3. BÖLÜM

 

Akran İstismarının Tanımı ve Tarihçesi

 

Okul çocukları arasında yaşanan akran istismarı yakın tarihlere kadar tüm dünyada “büyümenin doğal bir parçası” olarak değerlendirilirken son yıllardaki araştırmalar akran istismarının yıkıcı etkilerini daha net ve çarpıcı bir şekilde ortaya koymuştur. Akran istismarı konusunda yapılan araştırma ve sistemli çalışmaların geçmişi araştırıldığında bu kavramının oldukça yeni olduğu dikkati çekmektedir.

 

Dan Olweus tarafından 1970 yılında gerçekleştirilmiş olan geniş ölçekli bir araştırma projesi günümüzdeki akran istismarı sorunlarını araştıran ilk bilimsel çalışma olarak kabul edilmektedir. Son 30 yıldır, bir çok araştırmacı okul çocukları ve gençlerin yaşadığı akran istismarı konusunda araştırma ve müdahaleler üzerinde çalışmaktadır. Norveç’te 1982 yılının sonlarına doğru bazı gazetelerde 10-14 yaşları arasında üç erkek çocuğunun yaşıtları tarafından tekrarlayıcı bir şekilde akran istismarına uğradığına ve sonrasında bu çocuk ve ergenlerin ölümle sonuçlanan intihar girişimlerine dair bir haber yayınlanmıştır. Bu olay kitle yayın organları ve halk arasında büyük bir tedirginlik ve gerilim yaratmıştır. Bu olay, Norveç Milli Eğitim Bakanlığı’nın 1983 yılının sonbaharında ülke çapındaki ilk ve orta dereceli okullarda akran istismarı sorununa karşı bir kampanya başlatmasında tetikleyici rol oynamıştır. Başlangıçta bu kampanya kitlesel olarak medyanın, öğretmenlerin ve ailelerin dikkatini çekmiş ancak okul yönetimleri tarafından benimsenmemiştir. Ancak, aynı yıllarda akran istismarını önlemeye yönelik müdahale programlarının akran istismarı olaylarını azalttığı yönündeki olumlu etkilerinin saptandığı ilk sistemli çalışmalar gerçekleştirilmeye başlamıştır.
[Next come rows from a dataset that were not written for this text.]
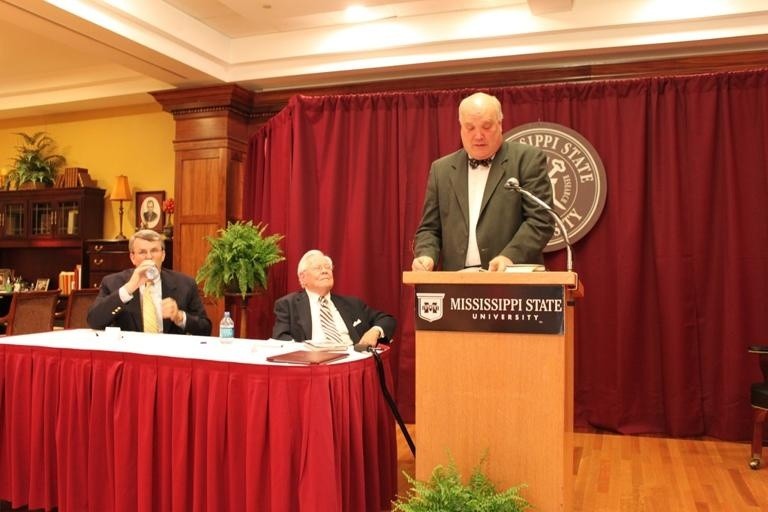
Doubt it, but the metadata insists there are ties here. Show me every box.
[318,296,346,347]
[142,280,159,332]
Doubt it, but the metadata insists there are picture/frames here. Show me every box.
[135,191,167,233]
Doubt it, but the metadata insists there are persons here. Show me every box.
[411,90,556,272]
[271,249,398,348]
[143,199,160,222]
[87,228,212,336]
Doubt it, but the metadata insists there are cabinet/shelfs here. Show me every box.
[82,239,173,287]
[0,188,105,288]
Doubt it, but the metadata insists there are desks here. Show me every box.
[1,327,393,512]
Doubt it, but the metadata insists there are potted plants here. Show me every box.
[6,130,66,189]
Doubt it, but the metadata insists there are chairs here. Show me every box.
[1,288,62,337]
[745,346,768,467]
[63,287,103,328]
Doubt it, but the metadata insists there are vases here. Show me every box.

1980’lerin sonu ve 90’ların başında çocuk ve ergenler arasındaki akran istismarı Japonya, İngiltere, Hollanda, Kanada, USA, ve Avustralya gibi ülkeler başta olmak üzere bir çok ülkedeki araştırmacıların ve eğitimcilerin ilgisini çekmeye başlamıştır. İlk iş olarak, bu sorunlu davranışı doğru tanımlayabilme çabaları başlamıştır. Böylelikle, akran istismarı konusunda bir çok tanım yapılmaya çalışılmış ancak bir çoğunun oldukça genel ya da tek yönlü bir nitelik taşıdığı gözlenmiştir.

Örneğin; Heinamann 1973’de, akran istismarını “bir grubun sıra dışı olan bireye uyguladığı şiddet” olarak açıklamıştır.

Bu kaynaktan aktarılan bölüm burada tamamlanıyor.